In summary, whereas pre-Covid the compressed conference experience produced lots of margin notes in one’s program booklet, along with some dog-eared pages for people, sessions, publishers’ lists, now in the hybrid configuration there is a lot more to see and hear before locating the bits most pertinent to building one’s knowledge, one’s network, and one’s imagination. And the time frame spreads out the consumption (and production) of scholarly communication so that what used to be a crazy smorgasbord of travel, engagement, reflection, and processing now is more like two or three or four weeks of rich food for thought.
This sincere and sustained effort to take all of it in has been eye-opening and enjoyable, in spite of some User Interface frustrations. Considering the purposes of conferences like this, perhaps the hybrid experience opens up possibilities to enhance the traditional face to face framework for expressing and consuming complex content. The social part of learning still is best in-person, although certain hesitancy and hierarchies of status may hinder some of the free-flow that chat-boxes and video conferencing allow in its “flat” social arena. The “draft-only” quality of oral presentation and dialog about the unfinished work is possible both in person and online, but online it is easier in some ways to capture a few traces of the presentation (screenshot, request for draft presentation material, session webpage containing presenters, audience, and topical synopsis in paperless, digital form). The intellectual detail of formal presentations is preserved when sessions move online, but now it is easier to copy/paste or interject questions, concerns, and comparisons by voice, by chat, or using the direct message system in the conference website.

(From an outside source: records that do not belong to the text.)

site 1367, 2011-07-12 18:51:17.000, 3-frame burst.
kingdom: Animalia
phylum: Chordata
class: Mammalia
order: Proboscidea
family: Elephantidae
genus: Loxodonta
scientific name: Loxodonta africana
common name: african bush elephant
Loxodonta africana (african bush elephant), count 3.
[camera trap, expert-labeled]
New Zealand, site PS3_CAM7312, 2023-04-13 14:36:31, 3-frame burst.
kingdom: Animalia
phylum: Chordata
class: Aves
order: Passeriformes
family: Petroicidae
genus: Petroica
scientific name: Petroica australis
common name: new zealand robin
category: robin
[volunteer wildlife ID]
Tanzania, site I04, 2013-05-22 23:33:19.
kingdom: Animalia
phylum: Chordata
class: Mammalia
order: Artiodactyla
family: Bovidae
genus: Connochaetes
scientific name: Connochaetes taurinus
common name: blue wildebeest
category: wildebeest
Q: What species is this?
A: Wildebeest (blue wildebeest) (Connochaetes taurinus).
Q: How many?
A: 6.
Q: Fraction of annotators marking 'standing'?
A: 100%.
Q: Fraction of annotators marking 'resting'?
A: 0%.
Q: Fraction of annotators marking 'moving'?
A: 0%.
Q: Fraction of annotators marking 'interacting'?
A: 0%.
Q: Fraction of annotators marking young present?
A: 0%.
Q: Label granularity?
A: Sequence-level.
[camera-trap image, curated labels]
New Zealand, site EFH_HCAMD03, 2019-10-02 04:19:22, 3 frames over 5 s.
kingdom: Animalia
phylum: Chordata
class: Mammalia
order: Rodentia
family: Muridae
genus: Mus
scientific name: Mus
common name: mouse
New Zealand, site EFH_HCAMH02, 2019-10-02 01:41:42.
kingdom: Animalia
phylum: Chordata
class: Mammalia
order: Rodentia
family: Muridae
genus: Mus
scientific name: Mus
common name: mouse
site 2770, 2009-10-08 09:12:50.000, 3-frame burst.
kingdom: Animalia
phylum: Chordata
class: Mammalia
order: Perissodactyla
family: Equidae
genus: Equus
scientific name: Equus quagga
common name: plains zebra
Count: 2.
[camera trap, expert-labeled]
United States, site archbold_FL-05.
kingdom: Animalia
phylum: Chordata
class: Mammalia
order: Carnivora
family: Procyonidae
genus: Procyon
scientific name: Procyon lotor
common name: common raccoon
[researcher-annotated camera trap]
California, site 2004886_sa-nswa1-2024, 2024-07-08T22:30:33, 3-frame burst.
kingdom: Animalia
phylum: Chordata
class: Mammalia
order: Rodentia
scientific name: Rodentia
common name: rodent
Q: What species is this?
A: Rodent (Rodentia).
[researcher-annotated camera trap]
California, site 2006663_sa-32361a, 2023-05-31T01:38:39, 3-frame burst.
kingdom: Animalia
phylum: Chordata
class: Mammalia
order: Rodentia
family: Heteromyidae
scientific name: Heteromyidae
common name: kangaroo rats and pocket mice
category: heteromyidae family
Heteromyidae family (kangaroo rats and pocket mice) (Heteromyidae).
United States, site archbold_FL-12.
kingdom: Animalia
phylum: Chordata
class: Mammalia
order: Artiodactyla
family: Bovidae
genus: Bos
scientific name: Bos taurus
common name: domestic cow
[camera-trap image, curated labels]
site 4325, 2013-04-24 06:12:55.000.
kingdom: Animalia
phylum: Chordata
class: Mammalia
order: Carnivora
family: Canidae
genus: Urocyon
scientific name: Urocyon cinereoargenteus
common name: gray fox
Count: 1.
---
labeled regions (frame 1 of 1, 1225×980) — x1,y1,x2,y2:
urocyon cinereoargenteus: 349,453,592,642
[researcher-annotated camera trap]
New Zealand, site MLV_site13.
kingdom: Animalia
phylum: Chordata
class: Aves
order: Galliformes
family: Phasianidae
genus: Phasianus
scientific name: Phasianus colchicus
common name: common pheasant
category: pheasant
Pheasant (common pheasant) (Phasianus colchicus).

This account gives one person’s learning curve and the strategies to record, reflect, and follow-up with as many of the relevant elements as possible in the age of bottomless digital content, virtual meetings, and extended time frames to digest this new scale of communications face to face or mediated by telecommunication online. Perhaps this hybrid experience will be one of the legacies of the pandemic for more and more thinkers to get acquainted with.